- WHAT IS NEEDED -
Copy out word for word everything from the line containing "At what distance" down to the end of the items below. Leave the pictures out of your copy.

[start INPUT ROWS]

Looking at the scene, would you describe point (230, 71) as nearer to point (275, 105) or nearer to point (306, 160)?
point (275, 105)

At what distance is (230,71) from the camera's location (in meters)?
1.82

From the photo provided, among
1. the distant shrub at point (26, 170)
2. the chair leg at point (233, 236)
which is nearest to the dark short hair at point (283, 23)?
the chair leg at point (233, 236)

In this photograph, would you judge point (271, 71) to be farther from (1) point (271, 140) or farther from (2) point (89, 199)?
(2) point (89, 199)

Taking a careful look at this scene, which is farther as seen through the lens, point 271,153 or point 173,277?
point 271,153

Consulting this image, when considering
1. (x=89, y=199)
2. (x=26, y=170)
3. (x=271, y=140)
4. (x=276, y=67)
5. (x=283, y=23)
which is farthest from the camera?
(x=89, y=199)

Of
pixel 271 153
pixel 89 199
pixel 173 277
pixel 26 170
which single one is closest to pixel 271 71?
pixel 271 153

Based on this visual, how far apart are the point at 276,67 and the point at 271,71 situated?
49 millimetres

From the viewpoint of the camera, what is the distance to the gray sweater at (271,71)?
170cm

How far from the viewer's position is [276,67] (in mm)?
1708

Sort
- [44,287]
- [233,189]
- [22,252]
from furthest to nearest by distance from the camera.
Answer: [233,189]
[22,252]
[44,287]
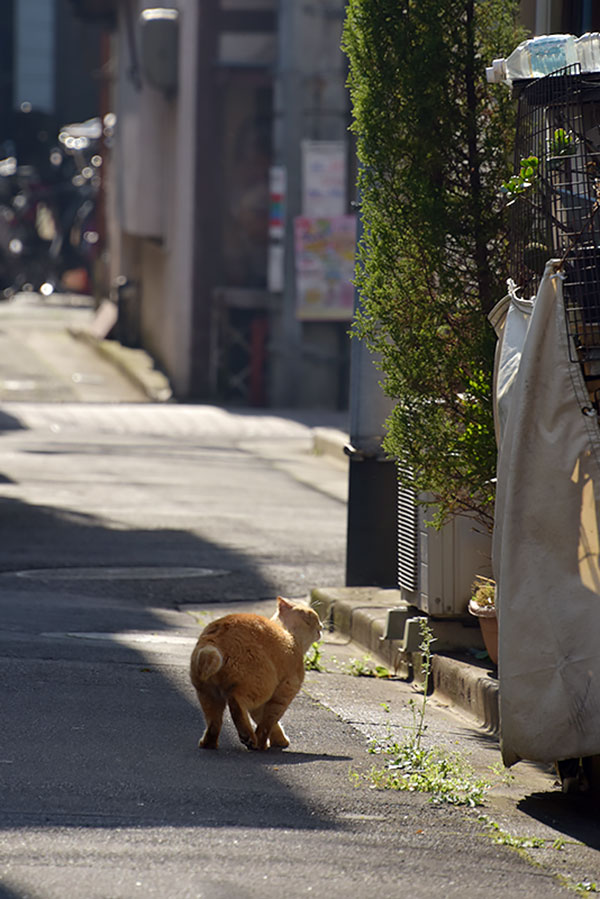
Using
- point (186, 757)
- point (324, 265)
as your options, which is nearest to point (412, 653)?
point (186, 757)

[end INPUT ROWS]

- TASK ANSWER -
At what distance is (230,71) from the camera's location (in meters)?
1.82

From the photo provided, among
1. the distant shrub at point (26, 170)
2. the chair leg at point (233, 236)
which is nearest to the dark short hair at point (283, 23)?
the chair leg at point (233, 236)

In this photograph, would you judge point (271, 71) to be farther from (1) point (271, 140) or farther from (2) point (89, 199)?
(2) point (89, 199)

Taking a careful look at this scene, which is farther as seen through the lens, point 271,153 or point 173,277?
point 271,153

Consulting this image, when considering
1. (x=89, y=199)
2. (x=26, y=170)
3. (x=271, y=140)
4. (x=276, y=67)
5. (x=283, y=23)
which is farthest from the camera?
(x=89, y=199)

Of
pixel 271 153
pixel 89 199
pixel 173 277
pixel 26 170
which single one is closest to pixel 271 71?
pixel 271 153

Based on this visual, how far apart are the point at 276,67 and the point at 271,71 situated?
49 millimetres

From the viewpoint of the camera, what is the distance to the gray sweater at (271,71)?
170cm

How far from the viewer's position is [276,67] (in mm)?
1708

Sort
- [44,287]
- [233,189]
- [22,252]
from furthest to nearest by distance from the camera.
Answer: [233,189]
[22,252]
[44,287]
Using
- point (186, 757)
- point (324, 265)
as your options, which is nearest to point (412, 653)?
point (186, 757)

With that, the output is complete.